Andy Mee: You have to keep in mind that it’s a great piece of engineering and that its potential can be increased through future upgrades like, for example, Video CD, which when released will come with a Polygram demo disc with more than 20 music videos. We’re also examining the possibility of developing software to access the Internet. So, we can’t say that it’s just a video game console; it’s a home entertainment system that can go as far as consumers want. If they want to play the latest arcade hits, they can.
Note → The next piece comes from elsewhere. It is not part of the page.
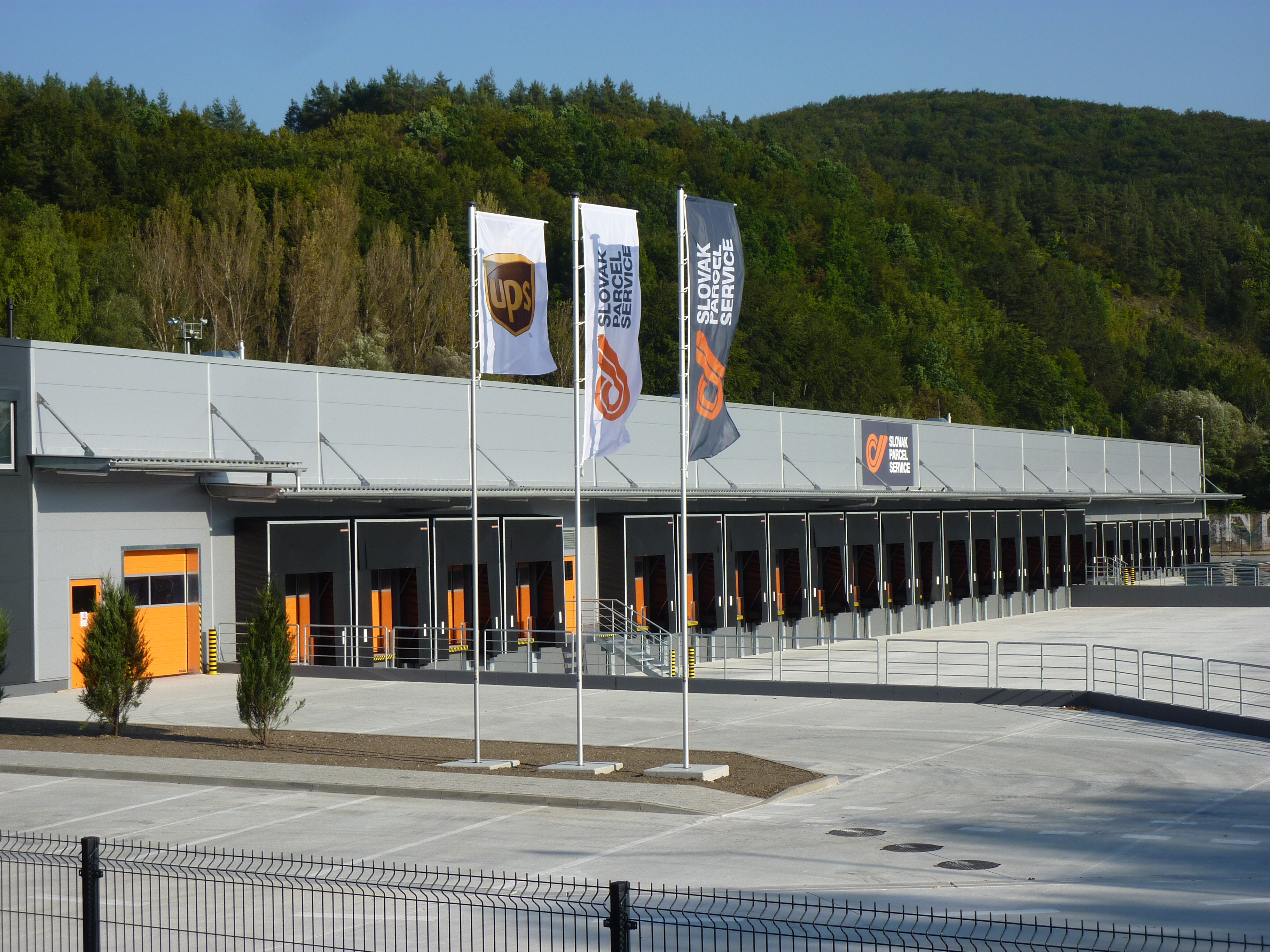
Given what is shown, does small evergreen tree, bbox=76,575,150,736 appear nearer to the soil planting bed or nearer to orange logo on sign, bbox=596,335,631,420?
the soil planting bed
If they want to watch movies, they can watch them, and if they want to listen to music through its high fidelity sound, they can do that.
Hitech: Are you thinking of lowering the console’s price?
Andy Mee: I’d like to say that we’re going to cut the price, but it’s very hard. The console’s manufacturing process is very complex and requires a series of operations that are quite costly. Moreover, the CD-ROM unit itself raises the product’s final cost.
Hitech: Wasn’t the arrival of CDs going to lower software prices?
Andy Mee: Game development for the new consoles is very expensive. The creation and development of Panzer Dragoon alone cost us $1 million. Technology advances and game consoles become more complicated. Furthermore, consumers demand better game quality. That’s why it takes more time to produce a good title and this means a lot of money.
Hitech: Sega of America has done a series of spectacular promotions. Is there any intention to follow in their steps and give away Clockwork Knight, Victory Goal, and Virtua Fighter with the console the same way they’ve done in the U.S.?
Andy Mee: At this time, no. Sega Europe has to assume the costs of translating each game into different languages, which doesn’t allow us to do that kind of promotion. However, we can consider offering consumers special packs, such as the one that will coming on October 6 that includes Virtua Fighter Remix and a special CD with images of the characters from the Virtua Fighter series.
Hitech: Do you have a clearer idea of what’s going to be done with the Saturn’s cartridge slot? Will we see any cartridge games soon?
Andy Mee: There are no plans for that because we don’t see a clear advantage in making cartridge games. We also won’t close the door on something in the future, and the slot isn’t just for memory or upgrades. So, we’ll have to see what happens.
Hitech: In the Saturn manual the door is left open for plans for disc a drive and keyboard. When will we see these peripherals?
Andy Mee: We’re looking at all the options, but what we want to make clear is that the Saturn is the best game platform. Then, we think about the possibilities we have to offer a home entertainment system, like surfing the Internet on your television. Now, what we don’t want is to turn the Saturn into a PC, as that would be far too expensive and excessive compared to any benefit consumers might get.